__EXTRAIT DE PAGE__.

Or, là où les idées manquent, il ne saurait y avoir de politique, que des appétits dressés les uns contre les autres, que des gueules aux dents blanches contre des gueules aux dents noires, que des visages poupins contre des visages burinés, que des insultes contre d’autres insultes, que des identités contre d’autres identités, avec cette réalité qui finit toujours par rattraper la gauche, fut-elle si au centre qu’elle ressemble à la droite: que les minorités leur échappent, qu’elles vivent leur vie, entre progressisme, conservatisme et abstention.
On m’objectera que Kamala Harris a proposé des mesures concrètes. Mais les mesures ne sont que le cache-sexe d’une politique-misère qui ne sait plus dire son nom. Quand on n’a pas d’idée d’ensemble et de programme, on brandit des mesures… On les brandit en fonction des interlocuteurs que l’on a devant soi, étudiants, vétérans, citadines de la classe moyenne, travailleurs de la périphérie. Additionnées, les mesures ne font ni une pensée cohérente, ni un programme politique. Ce sont des promesses qui se perdent au vent, et qui n’engagent personne, puisque personne n’y croit.

__CONSIGNE__. Pouvez-vous donner la suite de l'extrait ci-dessus sur la gauche et les mesures de Kamala Harris, en reprenant juste après sa dernière phrase ?

__DONNÉES FOURNIES__.
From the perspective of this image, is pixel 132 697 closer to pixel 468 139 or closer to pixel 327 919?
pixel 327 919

__RÉSULTAT__.
Une campagne de sauvageries
Si les appétits entrent sur la scène de l’histoire, et y progressent aussi librement, c’est que rien de consistant ne parvient à les stopper. Renoncer aux idées, c’est consentir la sauvagerie. Or, la campagne présidentielle a été marquée par la sauvagerie: tirs, injures publiques, promesses de vengeance et, ailleurs, au Proche-Orient, les massacres qu’Israël commet avec des armes américaines et avec la bénédiction des deux candidats...
On n’a pas assez noté que toute la campagne s’est faite dans la fumée des crimes de guerre israéliens, qui ont non seulement disqualifié le progressisme de façade dont se prévalait Kamala Harris, mais qui ont poussé nombre d’électeurs à se dire que, finalement, mieux valait peut-être un vrai salaud qu’une hypocrite. Dès lors, appétit contre appétit, sourire contre sourire, il n’est pas étonnant que ce soit le candidat le plus sauvage qui l’ait emporté.